I am Professor (Emeritus) at the Stanford Linear Accelerator Center, and was the first head of Theoretical Physics there (1962-1969). My specialty in Theoretical Physics is the foundations of elementary particle physics, quantum mechanics, and physical cosmology. Initiator of the Alternative Natural Philosophy Association (ANPA) in 1979, I founded it in conjunction with Fredrick Parker-Rhodes, Ted Bastin, Clive Kilmister, and John Amson. “The primary purpose of the Association is to consider coherent models based on a minimal number of assumptions, so as to bring together major areas of thought and experience within a Natural Philosophy alternative to the prevailing scientific attitude…” ANPA has met annually at Cambridge University (England) ever since.

In 1998, I was invited to the first of the Sequoia meetings on the Mereon thanks to Lou Kauffman  with whom I had collaborated on discrete foundations for quantum mechanics in papers published in the Proceedings of the Royal Society (England) and Physics Letters.

Initially, I was struck by the success of the study of the Mereon geometry in facilitating cross-disciplinary discussion, collaboration and research between scientists and investigators into many superficially disparate aspects of the worlds of scientific, social and organizational experience. This raised the hope that the Mereon matrix would foster deeper dialogue and cooperation, contributing and facilitating toward forging a positive type of unification of thought and purpose which our troubled planet so badly needs. I attended all the subsequent Sequoia meetings in the United States, and other related meetings in Europe.

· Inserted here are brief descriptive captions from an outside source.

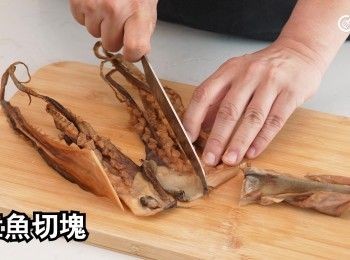 step4: 切塊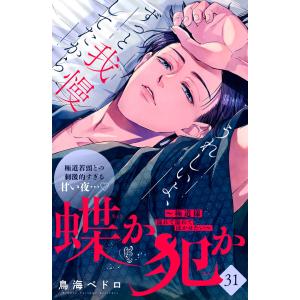 新品 / 新・蒼太の包丁 (1-7巻 最新刊) 全巻セット : 漫画全巻ドット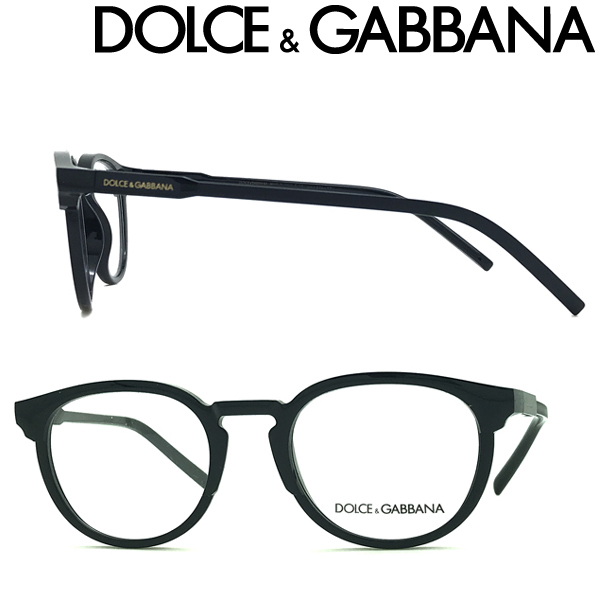 DOLCE&GABBANA ドルチェ＆ガッバーナ ブランド メガネフレーム ブラック×マットブラック 眼鏡 0DG-5067-501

I am impressed by the clear possibility that the Mereon architecture can continue to aid my own research into organizational connections between physical cosmology, classical and quantum mechanics, chemistry and the study of evolutionary biology as an “emergent science” in the sense of Anderson and Laughlin. It should not be at all surprising that this same unifying effect would have practical application to very desperate problems faced today in education, this something the success of the BeLonging Project in Europe and the US has amply demonstrated.